- Task -
Return every one of the lines below word for word, leaving out the pictures.

Top of Records shown

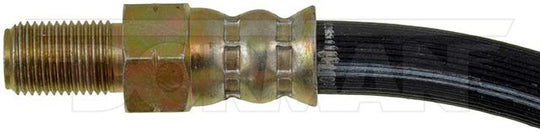 H38911 Brake Hose Dorman - First Stop Canada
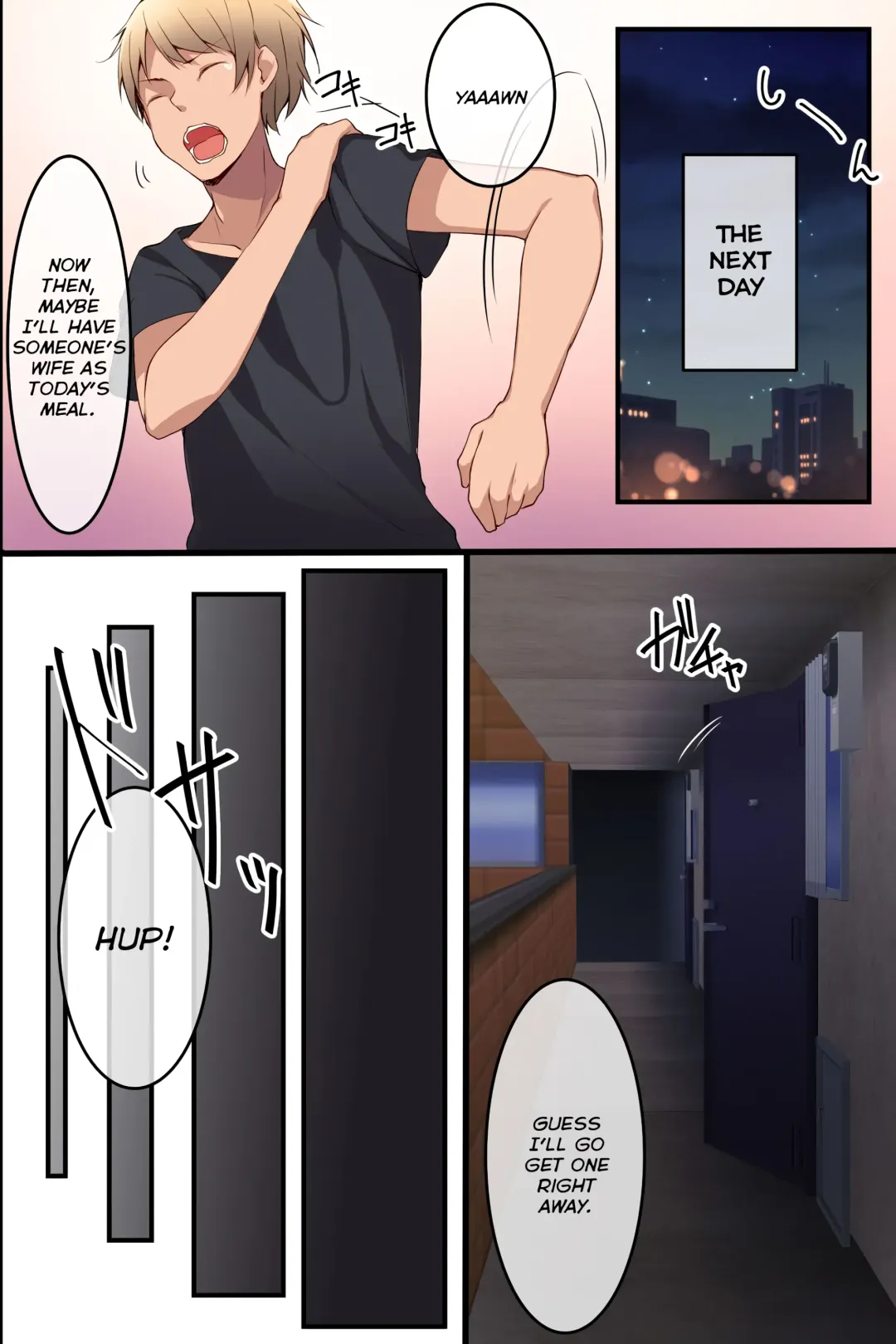 [Cresc-dol] Joshi Aikouka ~ Jikan o Tomete Collection Sareru Onna-tachi | Girl Enthusiast ~ Time-Stopped and Collected Girls Fhentai - Page 16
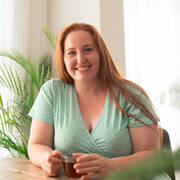 Noortje (Foto #6)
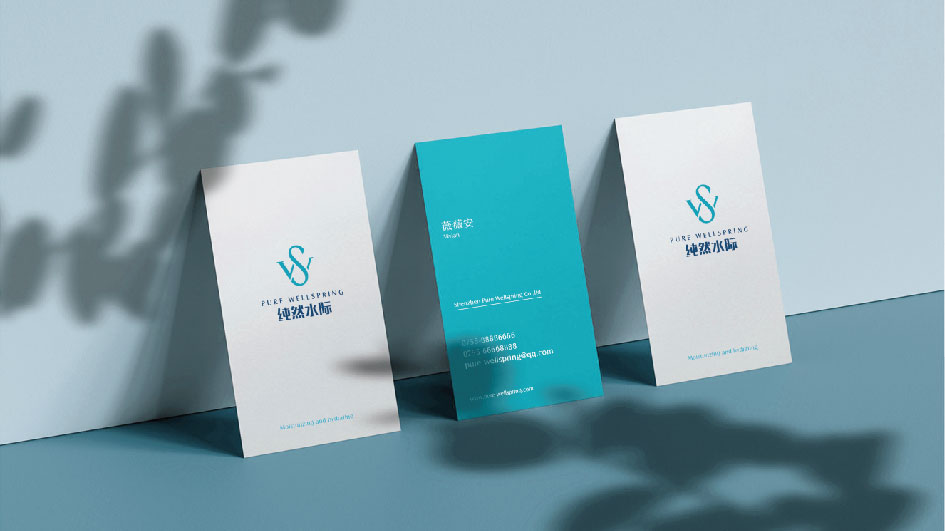 北京專業(yè)logo設(shè)計(jì)公司排名Top10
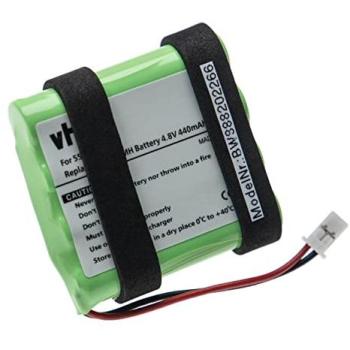 Batterie longue durée VHBW adaptée aux modèles BMW F48 X1 SDrive et XDrive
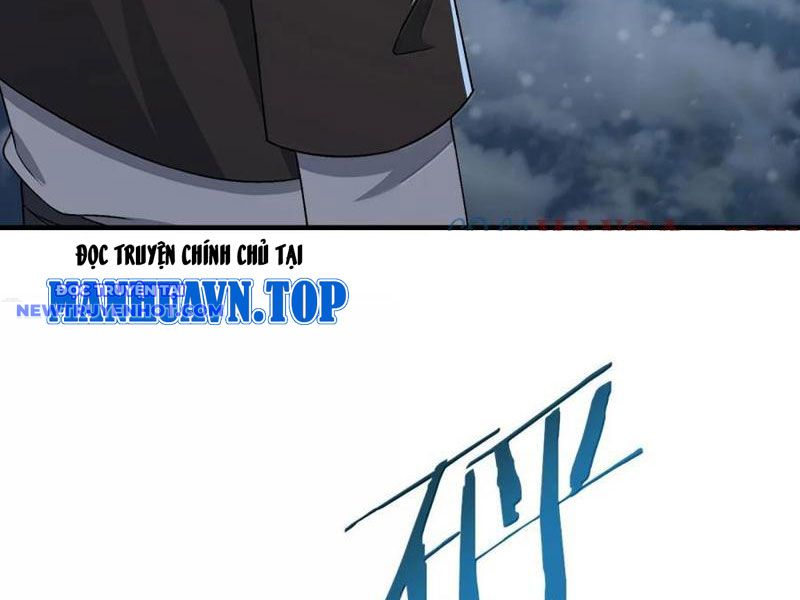 Thiên Đạo Này Cũng Không Ngốc Lắm Chap 118 - Next Chap 119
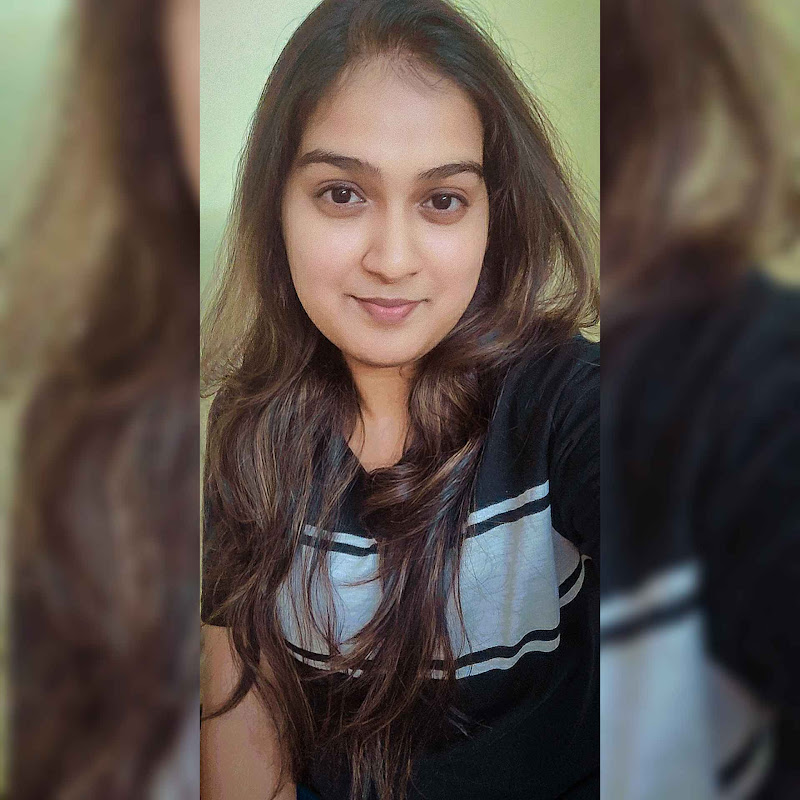 Bhavani Karunanithi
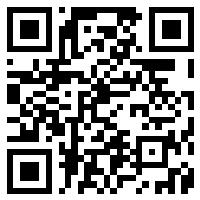 QR Code for dash:Xb1ndcyufk8E8vwaBJswJSitUSv7kJfdX3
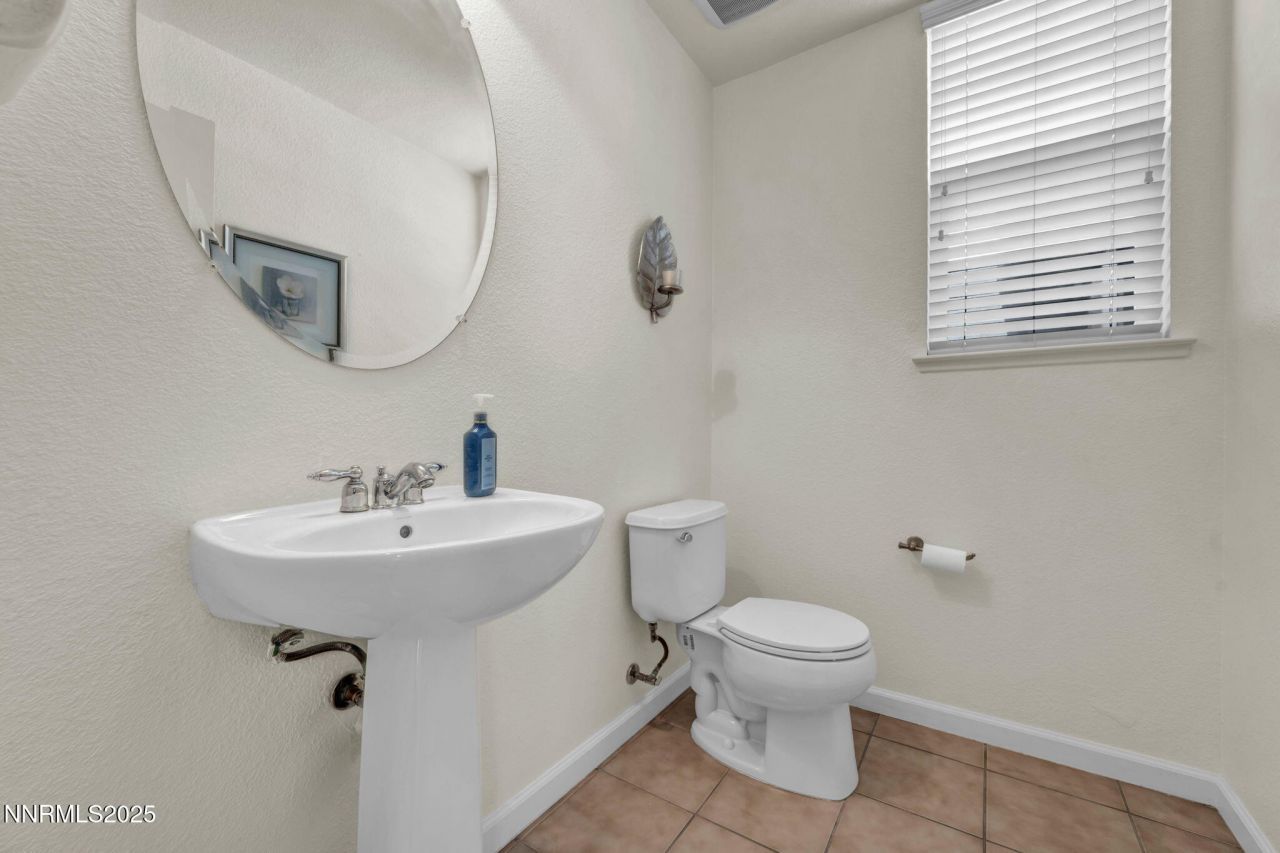 7076 Sacred Circle, Sparks, NV 89436 Photo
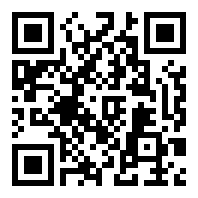 read熊蓝色旧版无广告eSIM版安卓破解WiFi版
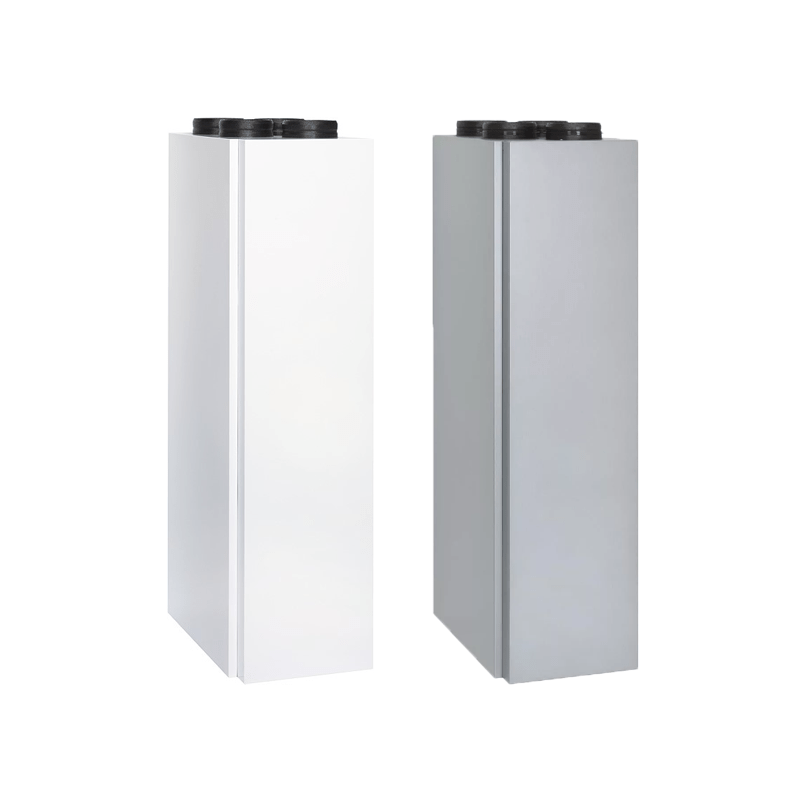 Viessmann 300-F MVHR-filters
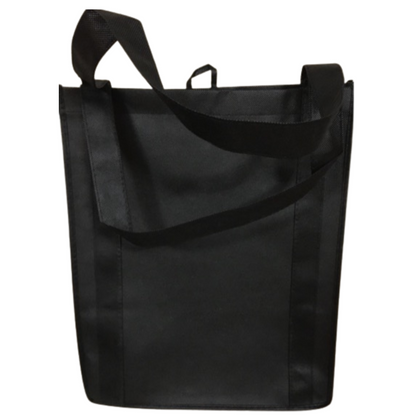 Portable Sand Tray Kit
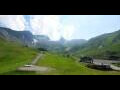 Webcam Luz-Saint-Sauveur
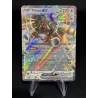 Frison Ex 077/086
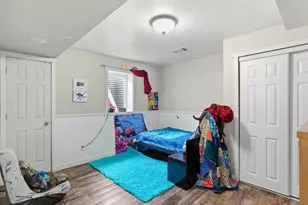 3775 32nd St SW, Pine River, MN 56474 - Photo 28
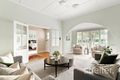 Property photo of 11 Mont Iris Avenue Glen Iris VIC 3146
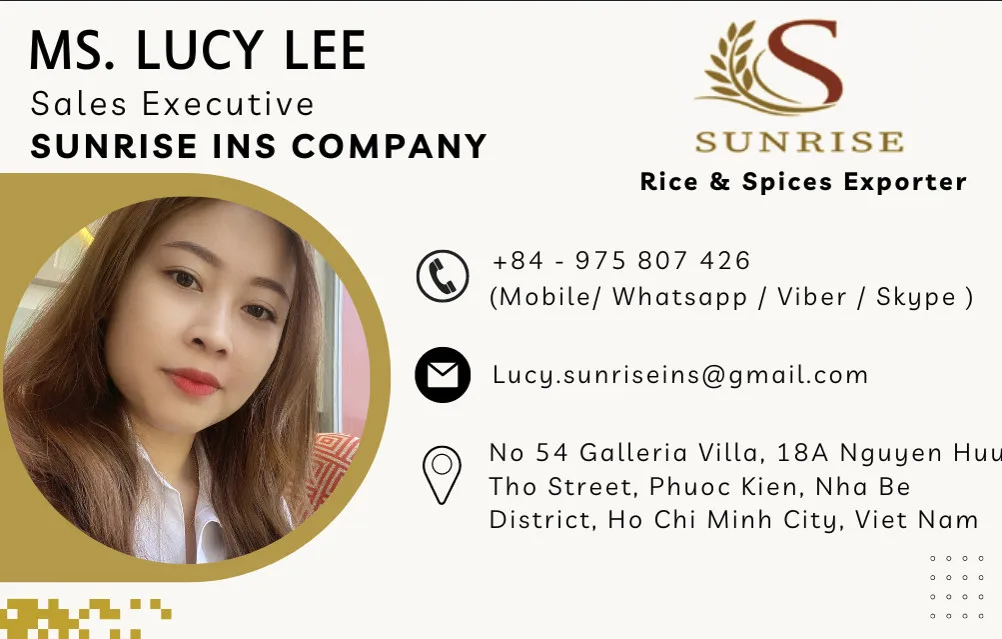 Top Exporter Royal Rice Jasmine White Riz Riso Rice Packing 1kg 5kg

Bottom of Records shown

- Response to the exercise -
 H38911 Brake Hose Dorman - First Stop Canada
 [Cresc-dol] Joshi Aikouka ~ Jikan o Tomete Collection Sareru Onna-tachi | Girl Enthusiast ~ Time-Stopped and Collected Girls Fhentai - Page 16
 Noortje (Foto #6)
 北京專業(yè)logo設(shè)計(jì)公司排名Top10
 Batterie longue durée VHBW adaptée aux modèles BMW F48 X1 SDrive et XDrive
 Thiên Đạo Này Cũng Không Ngốc Lắm Chap 118 - Next Chap 119
 Bhavani Karunanithi
 QR Code for dash:Xb1ndcyufk8E8vwaBJswJSitUSv7kJfdX3
 7076 Sacred Circle, Sparks, NV 89436 Photo
 read熊蓝色旧版无广告eSIM版安卓破解WiFi版
 Viessmann 300-F MVHR-filters
 Portable Sand Tray Kit
 Webcam Luz-Saint-Sauveur
 Frison Ex 077/086
 3775 32nd St SW, Pine River, MN 56474 - Photo 28
 Property photo of 11 Mont Iris Avenue Glen Iris VIC 3146
 Top Exporter Royal Rice Jasmine White Riz Riso Rice Packing 1kg 5kg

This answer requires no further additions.